I have Fluval Spec V and the nozzle it comes with is great but restricting so i just want to get the ball joint extension and a 2 or 3 way splitter so help out. 
please feel free to post here or pm or even text me with info!


----------



## TypeZERO (Jul 20, 2007)

Mops ( mail order pet supplies) has them. They are called loc line Aln!
Got chu!


----------



## tom g (Jul 8, 2009)

*loc line*

Big als has them u have to ask them for them...


----------



## aln (Jan 26, 2010)

tom g said:


> Big als has them u have to ask them for them...


i asked they only have 3/4" ones


----------



## aln (Jan 26, 2010)

TypeZERO said:


> Mops ( mail order pet supplies) has them. They are called loc line Aln!
> Got chu!


thanks! i'll check it out!
ummm where are they located?
or website? lol is mops like aquariumsupplies.ca?


----------



## Tristan (Aug 15, 2011)

http://www.worldtools.com/

Cheaper than anyone else (I think) and they ship quickly or you can go pick it up. They have a ton of stuff everyone else doesn't carry.

Just checked...much cheaper


----------



## aln (Jan 26, 2010)

Tristan said:


> http://www.worldtools.com/
> 
> Cheaper than anyone else (I think) and they ship quickly or you can go pick it up.
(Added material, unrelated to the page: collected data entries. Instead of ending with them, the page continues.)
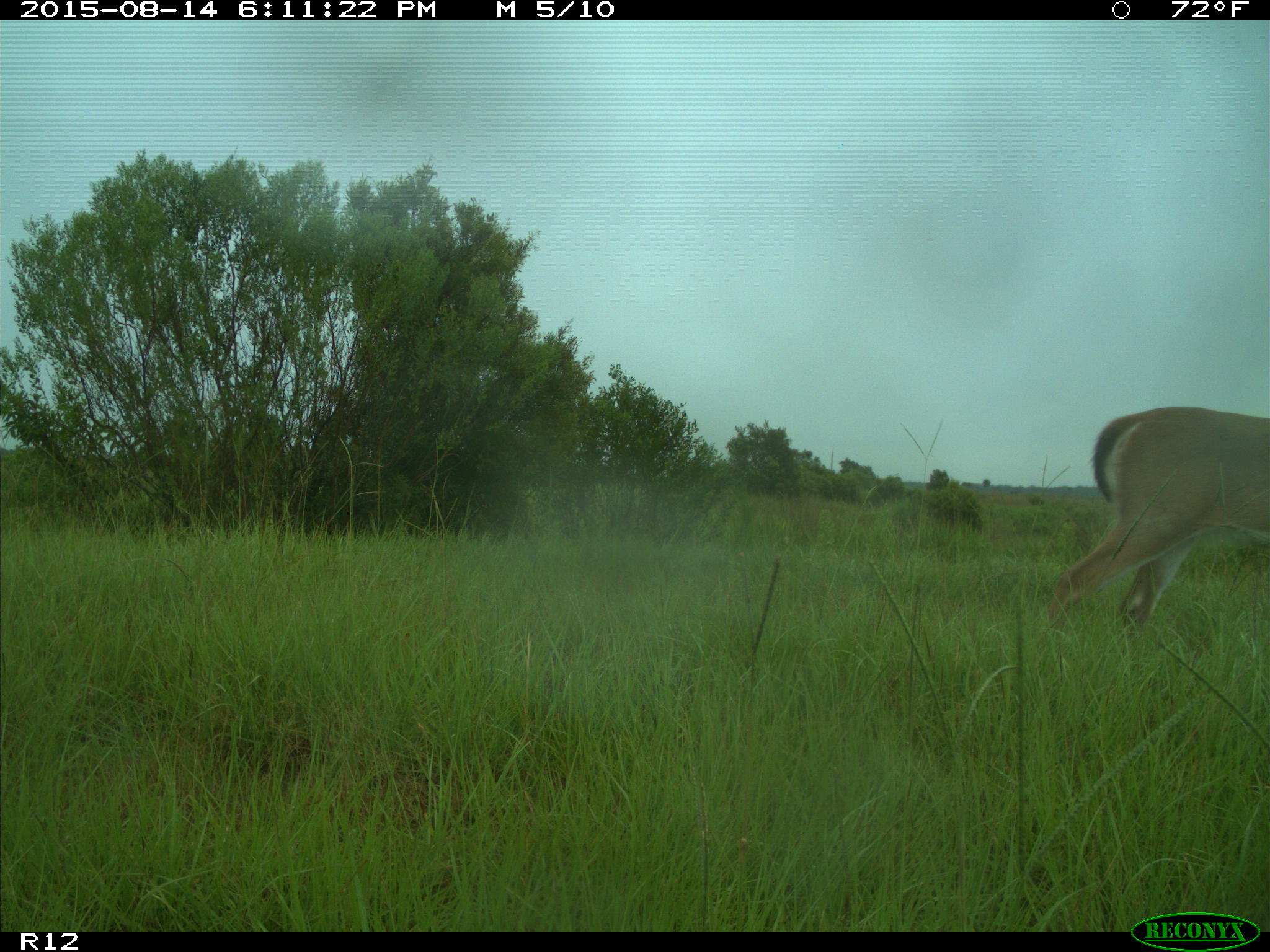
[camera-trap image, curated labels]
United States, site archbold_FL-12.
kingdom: Animalia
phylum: Chordata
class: Mammalia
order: Artiodactyla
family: Cervidae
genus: Odocoileus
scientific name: Odocoileus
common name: deer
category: unidentified deer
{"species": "unidentified deer (deer) (Odocoileus)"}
They have a ton of stuff everyone else doesn't carry.
> 
> Just checked...much cheaper


oo awesome! i'll check that out also!  i might still have to get it shipped since going all the way to brampton will be a problem


----------



## duckhams (Oct 13, 2009)

World tools is awesome, I just bought some stuff from them on tristan's recommendation. They give you a lot more for your $ than aquatic stores.


----------



## aln (Jan 26, 2010)

well i sent my order!  i'll see when i get my loc lines in. cant wait


----------